## Instrucciones de la tarea
Continúa el artículo sobre la renovación del consejo de administración de BBVA a partir de su última frase.

## Texto extraído
La independencia del 'Torres portugués'

BBVA anunció el lunes la renovación de parte de su consejo de administración. Entran perfiles de reconocido prestigio, pero algunos de los detalles están dando que hablar

Foto: Raúl Galamba, designado nuevo consejero independiente del BBVA.
Raúl Galamba, designado nuevo consejero independiente del BBVA.

BBVA anunció el lunes pasado la renovación de parte de su consejo. Tres salidas: José Manuel González-Páramo, que seguirá como asesor externo; Tomás Alfaro Drake, en la cúpula desde 2006, y Carlos Loring Martínez de Irujo, desde 2004. Tres entradas: la economista española Ana Revenga; el mexicano Carlos Salazar, que ya era consejero de la filial mexicana, y el consultor portugués Raúl Galamba.

Pocos ponen en duda la valía y prestigio profesional de los tres, pero en los mentideros se comenta la designación de Galamba como independiente. El portugués está muy bien valorado, tanto dentro como fuera de la entidad. Un tipo brillante y con experiencia internacional. Ha trabajado en Lisboa, Madrid, Nueva York y Hong Kong. Breve etapa académica, 27 años en McKinsey, donde fue socio director de España y Portugal, y de un tiempo a esta parte, socio de la 'boutique' de inversión Argento Capital y asesor independiente de consejos de empresas.

(Entradas de datos recopiladas)
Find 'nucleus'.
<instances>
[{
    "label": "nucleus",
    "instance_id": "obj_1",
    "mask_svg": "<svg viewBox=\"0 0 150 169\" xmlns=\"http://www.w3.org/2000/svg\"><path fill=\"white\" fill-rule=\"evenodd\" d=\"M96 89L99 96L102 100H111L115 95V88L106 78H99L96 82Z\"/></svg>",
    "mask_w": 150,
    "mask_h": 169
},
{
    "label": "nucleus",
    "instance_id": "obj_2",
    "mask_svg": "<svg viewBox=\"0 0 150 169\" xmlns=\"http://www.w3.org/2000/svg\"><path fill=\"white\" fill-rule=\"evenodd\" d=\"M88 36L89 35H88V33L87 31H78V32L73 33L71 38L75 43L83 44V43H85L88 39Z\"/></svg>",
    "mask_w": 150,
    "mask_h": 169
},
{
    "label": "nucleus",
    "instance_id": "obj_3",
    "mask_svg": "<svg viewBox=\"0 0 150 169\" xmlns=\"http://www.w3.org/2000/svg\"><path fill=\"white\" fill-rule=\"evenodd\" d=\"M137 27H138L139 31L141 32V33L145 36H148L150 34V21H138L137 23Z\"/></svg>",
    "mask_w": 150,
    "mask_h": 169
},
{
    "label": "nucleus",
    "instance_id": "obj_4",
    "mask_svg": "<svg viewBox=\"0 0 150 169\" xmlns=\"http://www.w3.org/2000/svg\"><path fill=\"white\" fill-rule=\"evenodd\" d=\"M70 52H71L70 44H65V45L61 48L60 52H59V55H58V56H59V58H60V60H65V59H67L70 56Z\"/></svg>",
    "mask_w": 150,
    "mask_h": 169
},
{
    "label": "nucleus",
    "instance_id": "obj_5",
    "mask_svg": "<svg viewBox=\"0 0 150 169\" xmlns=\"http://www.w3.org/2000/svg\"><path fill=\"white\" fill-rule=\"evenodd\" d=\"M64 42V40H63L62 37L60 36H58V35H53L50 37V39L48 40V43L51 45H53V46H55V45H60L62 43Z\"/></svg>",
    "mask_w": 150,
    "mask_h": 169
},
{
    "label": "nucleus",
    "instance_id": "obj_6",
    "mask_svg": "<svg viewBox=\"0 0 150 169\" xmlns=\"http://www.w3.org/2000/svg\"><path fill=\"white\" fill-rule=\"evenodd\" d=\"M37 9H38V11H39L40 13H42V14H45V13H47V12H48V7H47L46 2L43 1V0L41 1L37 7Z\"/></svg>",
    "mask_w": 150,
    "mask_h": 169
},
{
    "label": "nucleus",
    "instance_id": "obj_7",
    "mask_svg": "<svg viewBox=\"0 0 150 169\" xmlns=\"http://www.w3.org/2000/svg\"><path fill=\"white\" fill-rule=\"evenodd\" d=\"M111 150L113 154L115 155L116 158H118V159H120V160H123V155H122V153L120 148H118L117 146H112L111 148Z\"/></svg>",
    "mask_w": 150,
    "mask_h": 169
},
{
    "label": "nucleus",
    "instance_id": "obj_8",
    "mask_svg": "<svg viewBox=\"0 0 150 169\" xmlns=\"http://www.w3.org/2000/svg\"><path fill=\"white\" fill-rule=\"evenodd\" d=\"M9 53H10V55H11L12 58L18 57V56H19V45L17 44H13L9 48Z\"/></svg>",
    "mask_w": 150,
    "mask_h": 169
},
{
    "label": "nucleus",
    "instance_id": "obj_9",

## Espacio de respuesta
Un profesional del asunto, vaya. Como consejero, ningún 'pero'. Las dudas vienen más por lo de 'independiente'. No solo por el hecho de que Carlos Torres y Galamba coincidieran en McKinsey durante 12 años (el actual presidente trabajó en la consultora entre 1990 y 2002). Tampoco porque al segundo ya le conozcan algunos como 'el Torres portugués'. Más bien las dudas llegan porque entre las responsabilidades de Galamba en la firma se encontraban las relaciones institucionales con el BBVA. El portugués abandonó la consultora en septiembre de 2017.

Galamba tendrá que ejercer el cargo de tal modo que los servicios prestados al BBVA durante su etapa profesional en McKinsey no supongan una hipoteca futura. Aunque esa estrecha relación con el banco desde la consultora habrá otorgado al nuevo consejero un conocimiento profundísimo de la entidad, de su estrategia de negocio y de su cultura corporativa —algo que es indudablemente un plus para el puesto—, tal vez no lo sea tanto para llevar el apellido de independiente.

Quién sabe si en un futuro el portugués deberá erigirse en juez de unos servicios prestados al banco por parte de la consultora y, en consecuencia, de los que fue necesariamente parte.